** begin SOURCE EXCERPT **

# Does an IBEW apprentice work full time? What happens if he's laid off?



## Black Dog (Oct 16, 2011)

rankin said:


> Hi, I just had a couple of questions that I can't seem to find concrete answers to:
> 
> When a 1st year apprentice is called to a job, does he/she work full-time (8 hour days, 30-40 days a week?). I know some days out of the week are for classes; I just want to be sure that I'm not going to be working only 20 hours a week.
> 
> Also, what happens when you are laid off? From what I've read, it's inevitable. Do you receive unemployment when you are waiting for the next call?


Yes you get unemployment unless you were fired with cause.


----------



## kg7879 (Feb 3, 2014)

First years are cheap, so they rarely get laid off. In our local the contractors are required for the most part to give you at least forty hours or they must lay you off.


----------



## Sparky Girl (Apr 15, 2015)

When I got in, we went to classes in the evening and got out 40 in the field every week. I think in 134 they have to attend classes for 3 months with little or no compensation. That's rough. I'm retired now but I think our local now takes one day a week for classes, so you get 32 in the field and 32 hours pay. But I think you get credited for 40 hours toward satisfying your JW requirements.

Call your apprentice coordinator and you'll know for sure.


----------



## Bad Electrician (May 20, 2014)

I hired two 3rd year apprentices today, that were just laid off.


----------



## rankin (Apr 14, 2015)

Called up my union, and they told me exactly what this thread said: either 40 hours a week, or I get laid off and get unemployment until my next job.

Definitely glad I'm being given the opportunity to be part of a union.


----------



## dielectricunion (Nov 29, 2012)

I'm hoping to join my local unions apprenticeship program soon if I get accepted. Is there a window when they normally hire new apprentices or do they hire year round? I guess I should call and ask the local


----------



## cabletie (Feb 12, 2011)

kg7879 said:


> In our local the contractors are required for the most part to give you at least forty hours or they must lay you off.

** end SOURCE EXCERPT **

- SET OF TASKS -
1 – Transcribe a passage from the IBEW apprentice thread, starting at "Called up my" and ending at "of a union.".
2 – Carry on the IBEW apprentice thread from its final line.

** begin DATA LINES **

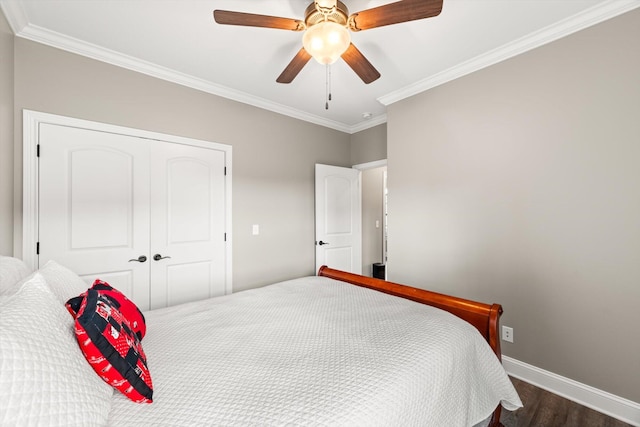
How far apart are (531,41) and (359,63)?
4.45 feet

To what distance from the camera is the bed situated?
662 mm

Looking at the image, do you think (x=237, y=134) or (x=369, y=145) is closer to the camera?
(x=237, y=134)

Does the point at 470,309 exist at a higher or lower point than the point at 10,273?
lower

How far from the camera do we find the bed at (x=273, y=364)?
662 millimetres

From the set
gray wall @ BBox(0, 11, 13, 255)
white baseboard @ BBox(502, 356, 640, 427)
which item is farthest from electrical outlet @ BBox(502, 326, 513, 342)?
gray wall @ BBox(0, 11, 13, 255)

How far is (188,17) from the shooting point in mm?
1894

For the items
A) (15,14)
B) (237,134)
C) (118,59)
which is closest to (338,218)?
(237,134)

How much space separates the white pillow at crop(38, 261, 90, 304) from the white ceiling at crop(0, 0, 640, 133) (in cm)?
165

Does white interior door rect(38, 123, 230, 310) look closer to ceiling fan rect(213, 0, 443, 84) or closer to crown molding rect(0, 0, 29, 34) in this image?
crown molding rect(0, 0, 29, 34)

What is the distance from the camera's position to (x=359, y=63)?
73.8 inches

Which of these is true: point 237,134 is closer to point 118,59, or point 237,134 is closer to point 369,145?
point 118,59

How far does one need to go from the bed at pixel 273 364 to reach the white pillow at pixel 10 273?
40mm

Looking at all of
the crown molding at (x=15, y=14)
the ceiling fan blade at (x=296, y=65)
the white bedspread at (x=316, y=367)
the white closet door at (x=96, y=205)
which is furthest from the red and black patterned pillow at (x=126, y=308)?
the crown molding at (x=15, y=14)

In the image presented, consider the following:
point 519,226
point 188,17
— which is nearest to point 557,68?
point 519,226
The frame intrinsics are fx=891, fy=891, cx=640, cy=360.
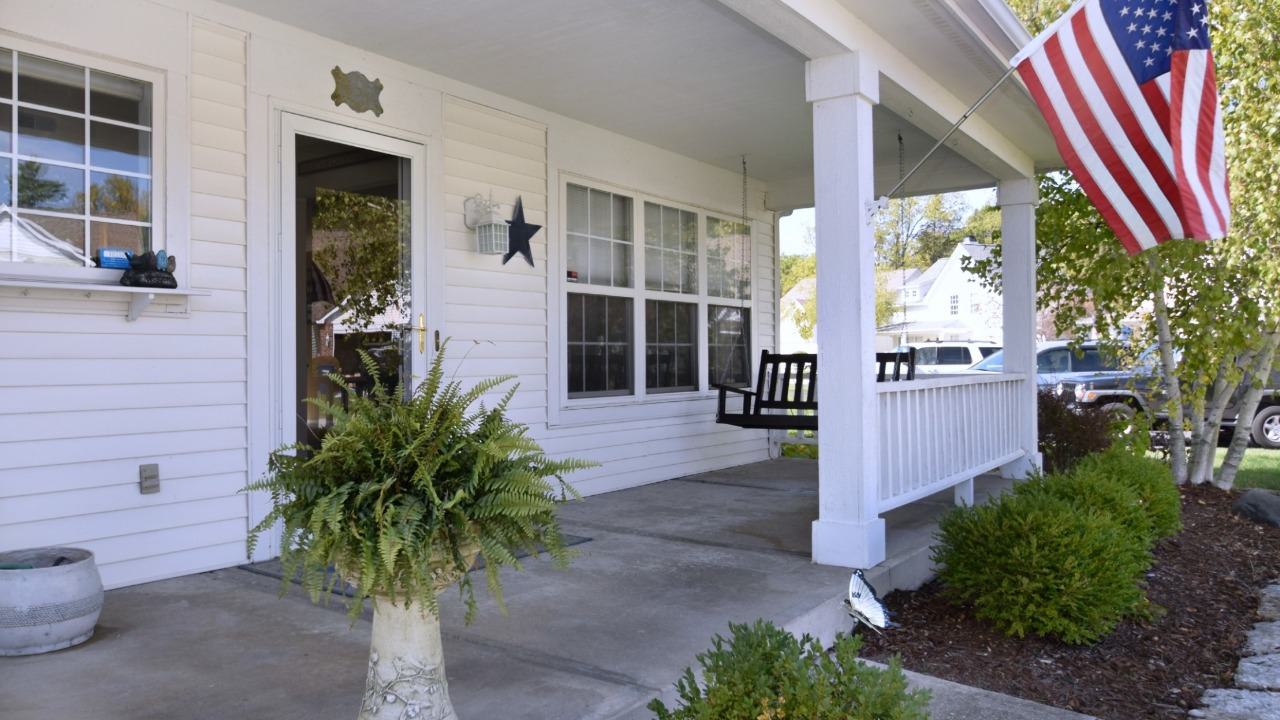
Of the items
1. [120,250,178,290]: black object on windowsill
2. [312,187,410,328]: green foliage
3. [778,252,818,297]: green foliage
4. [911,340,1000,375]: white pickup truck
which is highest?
[778,252,818,297]: green foliage

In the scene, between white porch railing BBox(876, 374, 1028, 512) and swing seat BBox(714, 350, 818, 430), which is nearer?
white porch railing BBox(876, 374, 1028, 512)

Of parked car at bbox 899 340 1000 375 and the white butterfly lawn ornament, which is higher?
parked car at bbox 899 340 1000 375

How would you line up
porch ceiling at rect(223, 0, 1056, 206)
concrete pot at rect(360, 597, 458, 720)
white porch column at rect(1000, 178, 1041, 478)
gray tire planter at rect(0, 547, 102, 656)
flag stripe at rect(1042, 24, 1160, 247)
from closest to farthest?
concrete pot at rect(360, 597, 458, 720)
gray tire planter at rect(0, 547, 102, 656)
flag stripe at rect(1042, 24, 1160, 247)
porch ceiling at rect(223, 0, 1056, 206)
white porch column at rect(1000, 178, 1041, 478)

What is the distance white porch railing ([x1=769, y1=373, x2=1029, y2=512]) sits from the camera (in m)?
4.23

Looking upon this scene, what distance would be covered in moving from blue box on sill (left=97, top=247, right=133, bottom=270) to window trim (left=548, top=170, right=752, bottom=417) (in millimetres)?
2556

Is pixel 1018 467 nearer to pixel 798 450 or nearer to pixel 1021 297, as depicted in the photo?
pixel 1021 297

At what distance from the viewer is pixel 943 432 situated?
4910mm

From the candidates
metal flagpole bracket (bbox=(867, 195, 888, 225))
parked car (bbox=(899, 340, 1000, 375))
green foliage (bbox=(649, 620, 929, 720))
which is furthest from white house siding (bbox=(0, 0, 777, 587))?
parked car (bbox=(899, 340, 1000, 375))

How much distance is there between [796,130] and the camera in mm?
6074

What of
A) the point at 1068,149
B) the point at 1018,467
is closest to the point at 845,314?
the point at 1068,149

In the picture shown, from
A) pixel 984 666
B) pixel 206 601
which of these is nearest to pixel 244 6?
pixel 206 601

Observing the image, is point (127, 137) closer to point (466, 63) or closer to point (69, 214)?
point (69, 214)

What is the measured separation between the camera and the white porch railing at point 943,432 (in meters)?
4.23

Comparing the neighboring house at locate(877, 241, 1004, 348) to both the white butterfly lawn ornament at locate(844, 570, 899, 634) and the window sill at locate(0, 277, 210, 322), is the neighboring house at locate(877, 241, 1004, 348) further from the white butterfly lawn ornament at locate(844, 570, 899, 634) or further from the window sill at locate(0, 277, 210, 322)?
the window sill at locate(0, 277, 210, 322)
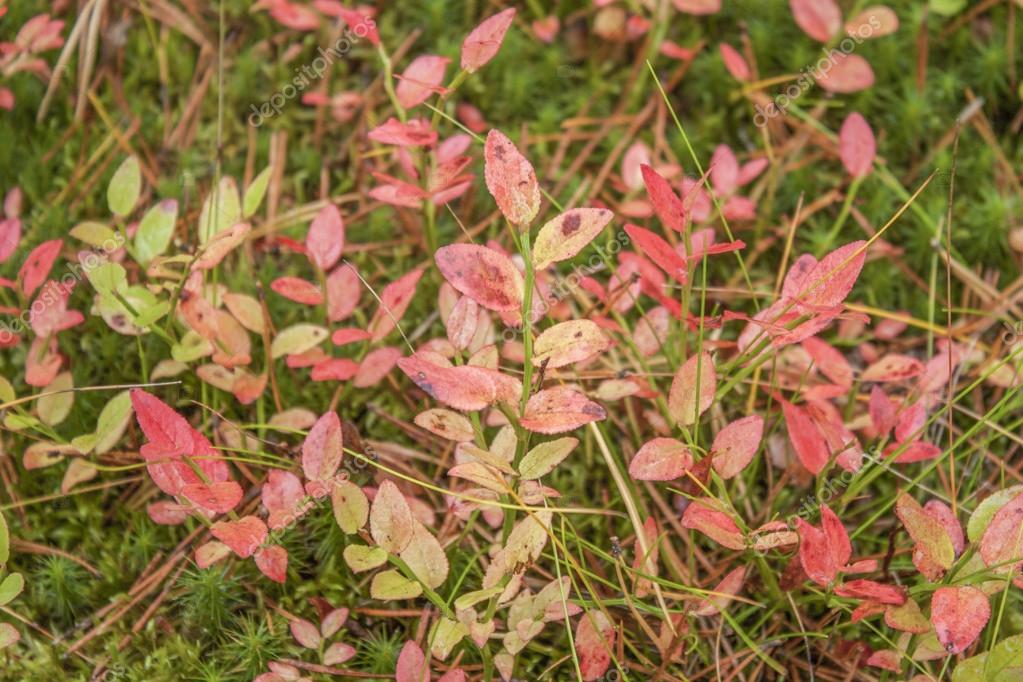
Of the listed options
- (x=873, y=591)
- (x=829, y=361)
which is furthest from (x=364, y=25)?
(x=873, y=591)

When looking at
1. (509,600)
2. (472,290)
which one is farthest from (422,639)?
(472,290)

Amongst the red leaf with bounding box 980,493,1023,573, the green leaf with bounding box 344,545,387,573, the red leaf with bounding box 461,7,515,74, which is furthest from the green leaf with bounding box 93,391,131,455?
the red leaf with bounding box 980,493,1023,573

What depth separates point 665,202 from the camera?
5.24ft

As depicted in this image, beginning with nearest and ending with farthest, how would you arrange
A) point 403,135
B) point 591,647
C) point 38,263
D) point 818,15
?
point 591,647 < point 403,135 < point 38,263 < point 818,15

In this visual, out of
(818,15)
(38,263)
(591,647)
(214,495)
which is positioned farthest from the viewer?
(818,15)

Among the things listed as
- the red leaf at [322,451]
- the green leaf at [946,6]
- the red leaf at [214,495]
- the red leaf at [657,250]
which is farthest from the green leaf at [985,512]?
the green leaf at [946,6]

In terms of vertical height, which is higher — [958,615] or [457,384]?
[457,384]

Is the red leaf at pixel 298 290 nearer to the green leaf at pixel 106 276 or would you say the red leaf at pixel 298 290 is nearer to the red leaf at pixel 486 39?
the green leaf at pixel 106 276

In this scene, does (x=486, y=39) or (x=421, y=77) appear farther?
(x=421, y=77)

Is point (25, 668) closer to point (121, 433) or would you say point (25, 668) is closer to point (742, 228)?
point (121, 433)

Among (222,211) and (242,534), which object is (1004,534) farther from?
(222,211)

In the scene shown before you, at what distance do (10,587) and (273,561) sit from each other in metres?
0.45

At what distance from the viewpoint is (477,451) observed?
152 cm

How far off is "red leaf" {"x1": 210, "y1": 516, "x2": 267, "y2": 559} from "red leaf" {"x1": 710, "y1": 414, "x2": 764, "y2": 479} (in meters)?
0.80
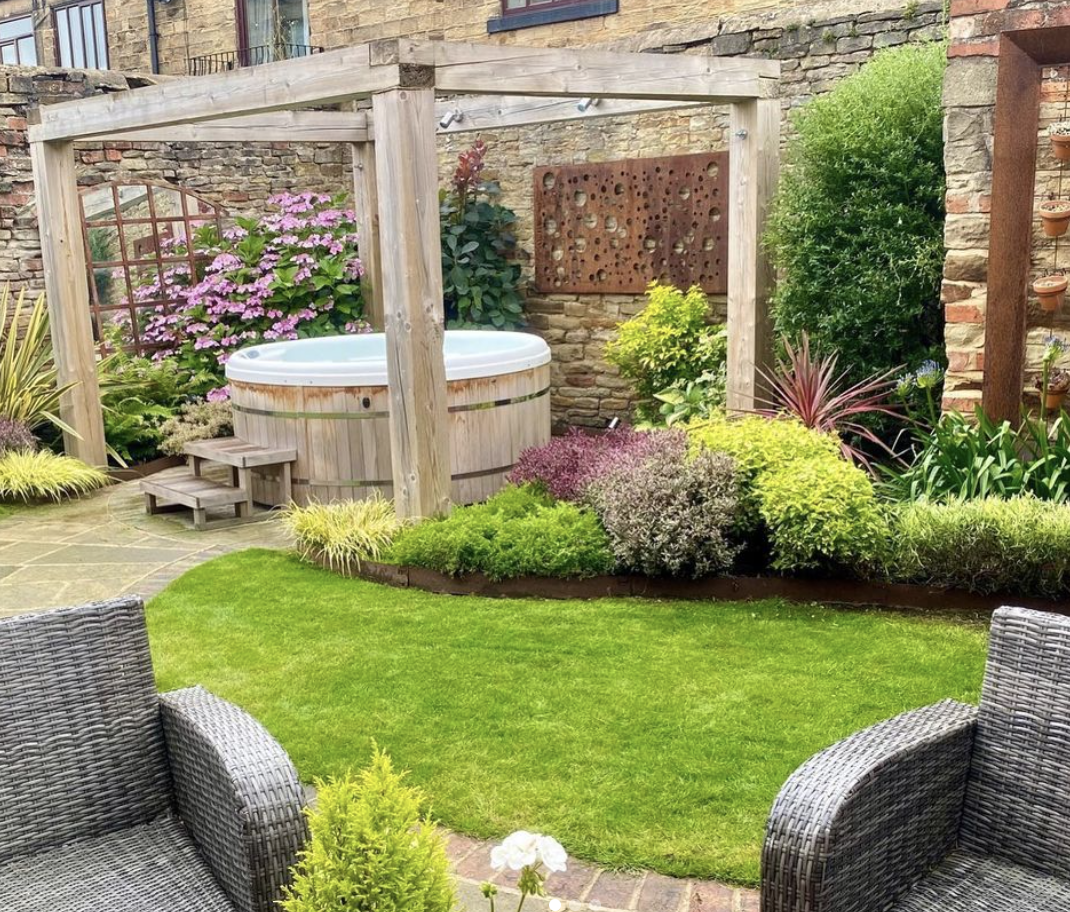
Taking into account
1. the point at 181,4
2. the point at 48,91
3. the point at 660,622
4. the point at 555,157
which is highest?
the point at 181,4

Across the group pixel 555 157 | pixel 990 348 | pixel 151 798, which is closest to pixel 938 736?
pixel 151 798

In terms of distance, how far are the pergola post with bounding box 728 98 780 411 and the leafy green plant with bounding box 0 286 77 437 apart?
444 cm

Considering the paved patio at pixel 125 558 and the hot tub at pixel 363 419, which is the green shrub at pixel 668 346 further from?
the paved patio at pixel 125 558

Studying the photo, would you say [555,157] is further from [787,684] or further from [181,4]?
[181,4]

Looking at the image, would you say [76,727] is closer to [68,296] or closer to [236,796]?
[236,796]

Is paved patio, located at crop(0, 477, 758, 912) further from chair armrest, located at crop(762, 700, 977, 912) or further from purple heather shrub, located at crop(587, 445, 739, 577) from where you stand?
purple heather shrub, located at crop(587, 445, 739, 577)

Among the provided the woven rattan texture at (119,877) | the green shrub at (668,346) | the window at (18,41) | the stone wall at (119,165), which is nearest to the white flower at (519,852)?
the woven rattan texture at (119,877)

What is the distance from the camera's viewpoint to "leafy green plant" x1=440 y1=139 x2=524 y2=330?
9242 millimetres

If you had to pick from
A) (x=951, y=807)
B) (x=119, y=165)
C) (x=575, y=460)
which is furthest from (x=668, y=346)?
(x=951, y=807)

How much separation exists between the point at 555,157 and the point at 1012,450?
516cm

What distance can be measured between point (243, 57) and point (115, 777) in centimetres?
1414

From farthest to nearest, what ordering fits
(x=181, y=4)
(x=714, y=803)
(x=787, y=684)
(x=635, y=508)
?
(x=181, y=4) → (x=635, y=508) → (x=787, y=684) → (x=714, y=803)

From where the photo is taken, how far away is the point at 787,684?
4.03 meters

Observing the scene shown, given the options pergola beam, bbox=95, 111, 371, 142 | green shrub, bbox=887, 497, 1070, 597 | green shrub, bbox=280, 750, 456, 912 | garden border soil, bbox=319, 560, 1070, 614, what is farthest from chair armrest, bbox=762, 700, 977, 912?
pergola beam, bbox=95, 111, 371, 142
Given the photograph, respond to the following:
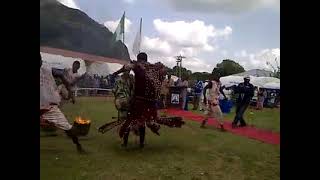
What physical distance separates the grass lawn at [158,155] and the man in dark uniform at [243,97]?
149 millimetres

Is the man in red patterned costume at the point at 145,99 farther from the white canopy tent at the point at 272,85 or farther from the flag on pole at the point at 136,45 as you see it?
the white canopy tent at the point at 272,85

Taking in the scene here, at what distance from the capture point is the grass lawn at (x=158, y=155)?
141 inches

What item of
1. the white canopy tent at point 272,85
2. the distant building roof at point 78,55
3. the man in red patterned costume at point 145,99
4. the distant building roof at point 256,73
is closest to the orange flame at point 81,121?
the man in red patterned costume at point 145,99

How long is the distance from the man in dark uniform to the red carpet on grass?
6cm

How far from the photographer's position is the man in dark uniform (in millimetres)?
3725

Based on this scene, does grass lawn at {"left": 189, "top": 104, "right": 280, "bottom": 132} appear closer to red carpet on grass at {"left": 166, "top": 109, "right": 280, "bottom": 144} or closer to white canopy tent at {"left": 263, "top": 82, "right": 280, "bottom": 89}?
red carpet on grass at {"left": 166, "top": 109, "right": 280, "bottom": 144}

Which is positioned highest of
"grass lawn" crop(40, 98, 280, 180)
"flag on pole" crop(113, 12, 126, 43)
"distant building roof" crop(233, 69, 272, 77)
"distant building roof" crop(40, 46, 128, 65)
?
"flag on pole" crop(113, 12, 126, 43)

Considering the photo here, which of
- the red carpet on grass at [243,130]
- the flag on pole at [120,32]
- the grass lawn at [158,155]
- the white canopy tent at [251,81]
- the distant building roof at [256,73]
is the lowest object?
the grass lawn at [158,155]

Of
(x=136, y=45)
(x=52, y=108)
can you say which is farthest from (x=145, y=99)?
(x=52, y=108)

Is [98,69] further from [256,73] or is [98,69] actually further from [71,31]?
[256,73]

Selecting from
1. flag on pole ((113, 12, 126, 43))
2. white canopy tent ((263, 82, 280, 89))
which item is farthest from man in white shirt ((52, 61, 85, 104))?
white canopy tent ((263, 82, 280, 89))

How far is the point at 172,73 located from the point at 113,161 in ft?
3.13
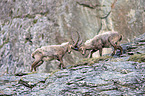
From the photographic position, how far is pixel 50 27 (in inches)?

** end DATA LINES **

- ANSWERS FOR THE EXERCISE -
1 –
Called up my union, and they told me exactly what this thread said: either 40 hours a week, or I get laid off and get unemployment until my next job.

Definitely glad I'm being given the opportunity to be part of a union.

2 –
That is not the case here. I am sure if you were not getting 40 hours you could ask for a layoff. I know some companies that put their guys on 32 hour weeks if they get slow. Again I think you could just take the layoff.


----------



## cabletie (Feb 12, 2011)

Our apprentices go to school 1 night a week. Once a month they have an extra night for shop class. It was also mandatory they made all the meetings (not anymore). They also have extra nights for OSHA. Ther are some weeks that they will be at the hall 3 nights a week. 

It is very rare that an apprentice does not get his on the job hours in. Our local only takes in about 12 a year. The rest get filtered in through the B program as third year A. That is after five years as B with the first two years of the same apprenticeship as A. 

B is now called CW and B apprentice is called CE. No matter how you get in you will do a five year apprenticeship, even if you get in as a CW. CW will get the CW rate but they still have to do the first and second year apprenticeship just like CE.


----------



## retiredsparktech (Mar 8, 2011)

cabletie said:


> That is not the case here. I am sure if you were not getting 40 hours you could ask for a layoff. I know some companies that put their guys on 32 hour weeks if they get slow. Again I think you could just take the layoff.


You'll never get your Journeyman status that way!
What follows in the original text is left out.